SOYADINI YILMAZ GÜNEY’DEN ALDI
1969’da, 30 yaşında plak doldurmaya başladığında ismini değiştirip ‘Kerem Gibi’nin Kerem’ini, Yılmaz Güney ’in Güney’ini ödünç aldı. İlk şarkısı ‘Nokta Noktam’la dikkat çekti. Müziğe oldukça geç bir yaşta başlamış olsa da henüz çok küçükken, Kadıköy’deki evlerinin cumbasında şarkılar söyleyerek dikkat çekmişti usta: “Bir ihtimal daha var” şarkısını bilirsiniz. O şarkıyı “Vuslatın bakşa âlem” diye yalan yanlış okuduğumda kaç yaşında olmalıyım? Bir de “Sen de Leyladan mı öğrendin cefakâr olmayı”. O yaşta o iki şarkıyı Kadıköy’deki evin cumbasında okuyordum, gelen geçen beni dinliyordu. Babamın bütün arkadaşları-kimi doktor, kimi marangoz, kimi mühendis ayrı bir enstrüman çalardı ve her cuma bizim evde toplanırlardı. Ben de toprak darbukayla ritm tutardım. 12 yaşımda, Yoğurtçu’da, Sinekeman Nuri Bey’den nota ve usûl dersi almaya başladım.”
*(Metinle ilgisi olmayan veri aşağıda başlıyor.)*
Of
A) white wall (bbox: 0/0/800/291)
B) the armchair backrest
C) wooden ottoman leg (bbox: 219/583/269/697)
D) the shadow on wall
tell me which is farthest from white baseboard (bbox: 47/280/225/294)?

‘ELVEDA MEYHANECİ’YLE ÜNLÜ OLDU
Popüler sanat müziği geleneğinin arabeskle el sıkıştığı çizgide incelikli besteler yaptı ve birbiri ardına plağa okudu. 1972’de, sözleri Hikmet Münir Ebcioğlu’na ait ‘Elveda Meyhaneci’, Zeki Müren’den Müzeyyen Senar’a, onlarca sanatçının yorumladığı bir hit oldu. Aynı dönem Kadıköy çarşısında bir meyhanesi olan sanatçı, “neden repertuvarında meyhaneli şarkılar olduğu” sorusunu şöyle yanıtlamıştı:“Meyhane, gençliğimin yeri. İçki içmeyi nasıl öğrendim, biliyor musunuz? Mahalledeki abilerimiz bir gün “sizin içkiyi öğrenme yaşınız geldi” dediler. 15 kişi götürdüler bizi Koço’ya… Sonrasında da Kadıköy çarşısında, babamın terzi dükkânında bir meyhane açtık. Adı Küçük Ev’di. Şimdi kokoreççi Mercan oldu orası… Bütün Pol-Der polisleri, TÖB-DER’li öğretmenler, sendikacılar geliyordu. Solcular “Elveda Meyhaneci”yi okurdu kafayı çekince. “Amman ‘Aldırma Gönül’ü yavaş okuyun, bağırmayın” diye ikaz ettiğimiz zamanlar. Allahtan bizim orası kurtarılmış bölgeydi, kimse rahatsız etmiyordu. Zaten polisler de solcuydu, başımıza bir şey gelmedi.”
 
‘ALDIRMA GÖNÜL’ BİR KLASİK OLDU
60’larda Türkiye İşçi Partisi (TİP) saflarında benimsediği sol değerleri 1975’ten itibaren şarkılarına yansıtmaya başladı. Sabahattin Ali, Nâzım Hikmet, Enver Gökçe, Bülent Ecevit şiirlerini 45’liklerde ve teatral içerikli ‘Tapusuz Memet’ (1977), ‘Yetmez mi Gönül’ (1979) albümlerinde seslendirdi. ‘Aldırma Gönül’ bu dönemin en gözde bestesiydi. 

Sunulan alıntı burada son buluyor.